Alegrete · Rio Grande do Sul · Brasil
Letra de música

Venta Rasgada

Telmo de Lima Freitas · Poesias

Capa de Poesias
Telmo de Lima Freitas

Venta Rasgada

Poesias · 2001
No Passo dos Enforcados, Metido à venta rasgada, Uma cara encomendada Pra se adonar do rincão, Um velho trança de doze, Boleadeira na cintura E um “bisna” quarenta e quatro No costado de um facão. Por profissão, bagunceiro, Promovedor de peleia, Não bulia em coisa alheia, Trouxe de berço este brio, Ruim pra ele, o pobre diabo, Pois vivia escorraçado Adonde boleava a perna Deixava o dia sombrio. Mal entrava no bolicho, Pedia um liso de canha. Aquela figura estranha Com ares de esordeiro, Primero um trago pras almas, Depois virava de soco. E mandava encher de novo Dizendo “Buenas, senhores!” Seu Lalau, dono da venda, Já conhecia a figura. Homem de pouca brandura Mas brandeava quando em vez. Na sua filosofia, Bolicheiro é sacerdócio, Pois faz parte do negócio Saber levar o freguês. Seja bueno, seja maula, Ou mesmo desconhecido, Às vezes escapulido Da sentença judicial. É de sacar o sombreiro Essa vida de maleva. Escondido pelas grotas Comendo carne sem sal. Virou a bicho do mato Sem saber nada de nada, Às vezes pedindo olada Num terceio de facão, Arrumando em cada encrenca Mais um tempo de condena E o “mala bruja”, pavena, Por maula virou fujão.
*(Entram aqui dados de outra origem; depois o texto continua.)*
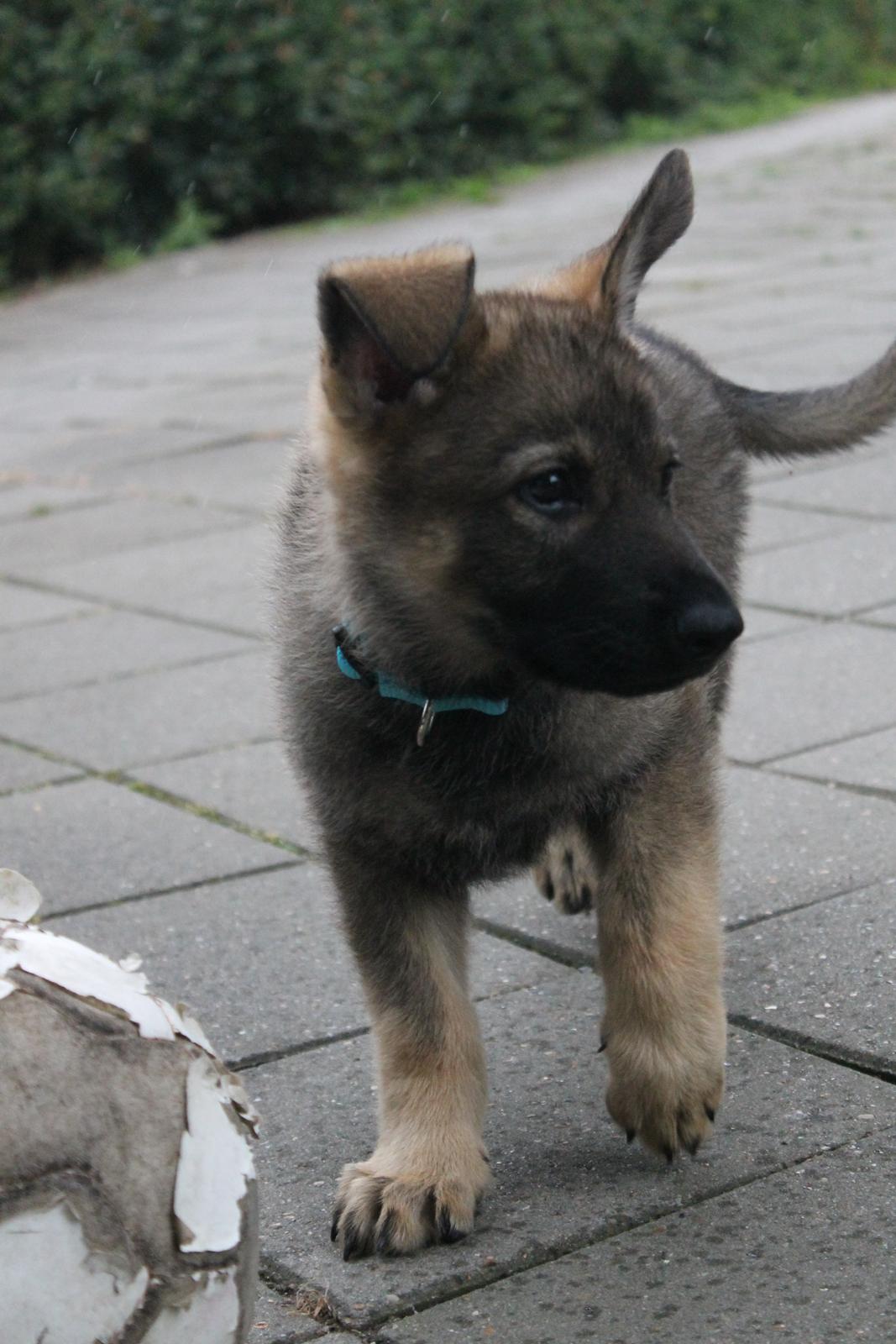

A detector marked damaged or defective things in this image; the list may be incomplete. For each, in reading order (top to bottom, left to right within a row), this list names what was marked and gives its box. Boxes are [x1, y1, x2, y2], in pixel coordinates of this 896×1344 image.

white peeling paint [0, 870, 40, 924]
white peeling paint [173, 1053, 254, 1252]
white peeling paint [0, 1199, 149, 1344]
white peeling paint [143, 1268, 241, 1344]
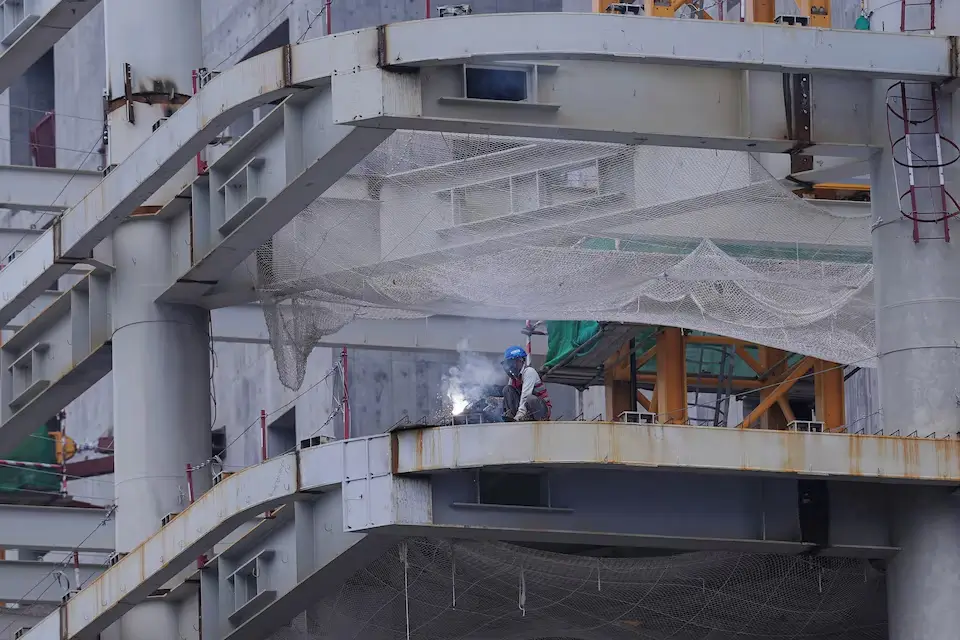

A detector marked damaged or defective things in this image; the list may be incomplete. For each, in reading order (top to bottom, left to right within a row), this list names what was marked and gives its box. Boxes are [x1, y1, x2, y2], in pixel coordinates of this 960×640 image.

rusty steel surface [390, 422, 960, 482]
rust stain [848, 430, 864, 476]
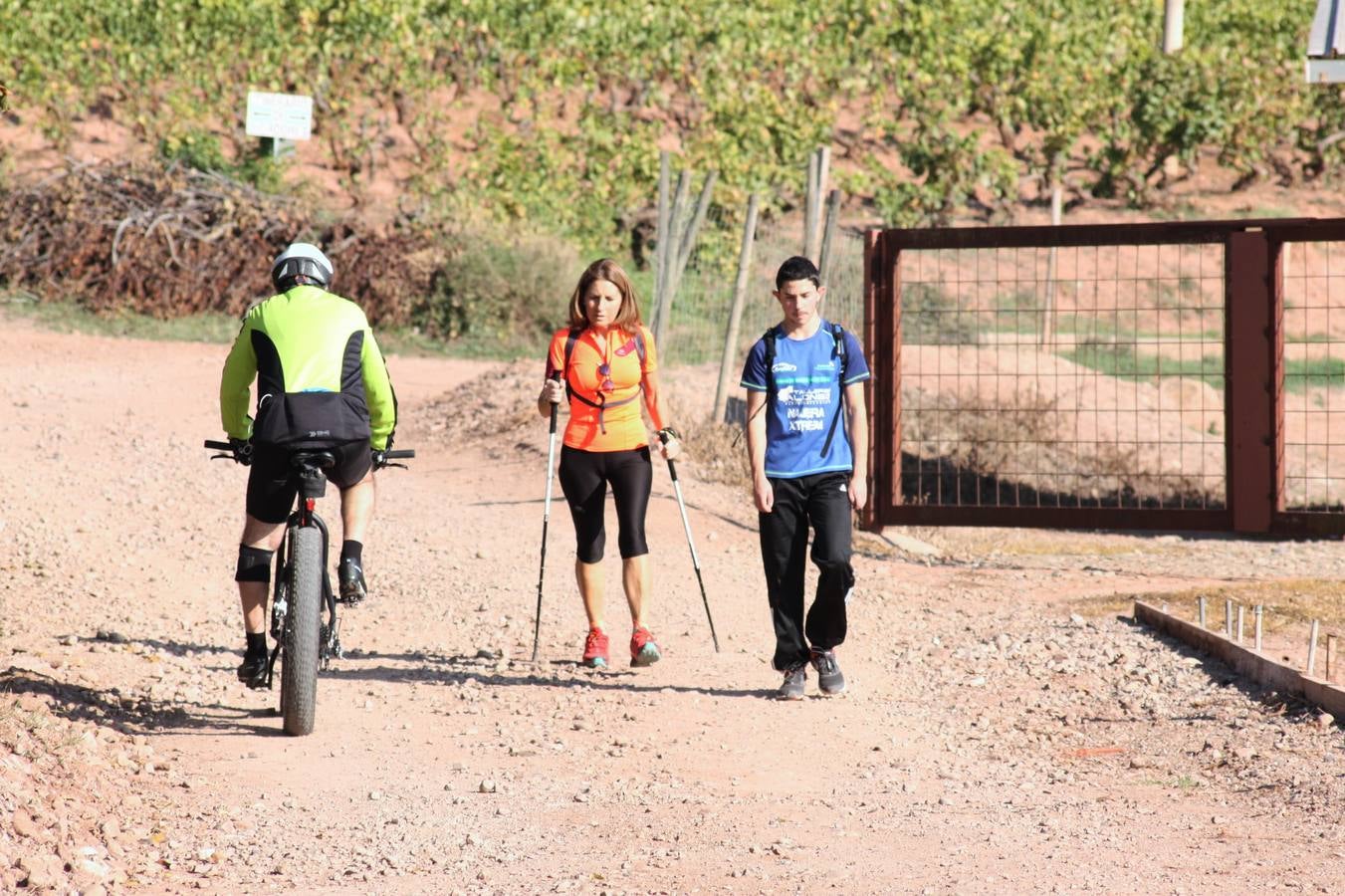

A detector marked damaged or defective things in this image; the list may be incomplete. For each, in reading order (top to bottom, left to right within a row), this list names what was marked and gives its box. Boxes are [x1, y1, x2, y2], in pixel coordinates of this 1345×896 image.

rusty metal frame [866, 219, 1345, 533]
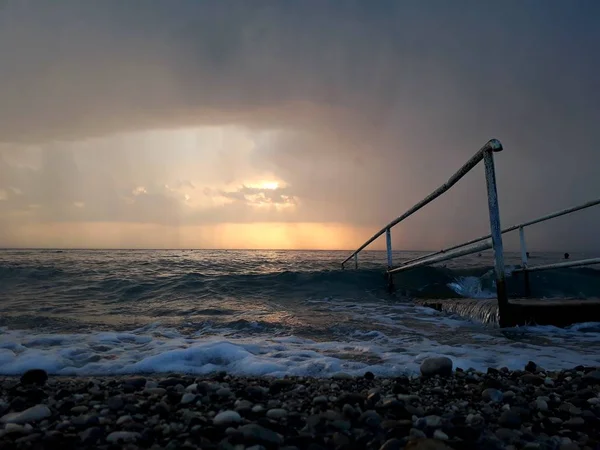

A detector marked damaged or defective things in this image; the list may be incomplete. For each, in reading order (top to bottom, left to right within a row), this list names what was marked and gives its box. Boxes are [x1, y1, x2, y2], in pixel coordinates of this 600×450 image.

Mas não ficou só naquilo, O indivíduo arrogante Deu mais um passo pra diante E ficou meio oitavado. Cobrou resposta dos “buenas” Que não tinham respondido: - “Vocês comeram a língua Ou são mal acostumados?” O mais vil, segundo eles, Era o negrinho Deoclide, Mas, quando um homem decide, Se transforma num segundo, Levou um trago de canha Com copo e tudo na cara, Aquela que sempre honrara, Desde que veio pro mundo. O ganhador da “qüerada”, Das bandas de São Donato, Achou, num homem pacato, O que buscava, talvez, Meio de baixo pra cima, A xerenga deu o bote E, por cima dum caixote, Caiu por última vez. Escureceu o bolicho Naquele fim-de-semana, O valente, o trabuzana, Bandeou o último vau. Sua derradeira palavra, Quando sentiu que morria, Humildemente pedia Desculpas ao seu Lalau. Pois, não existe valente Que ganhe sempre a parada. Às vezes surge uma olada Que não consegue engolir. E o quebra metido a bicho Tomou seu último trago; Triste sina de índio vago Que chegou pra não sair.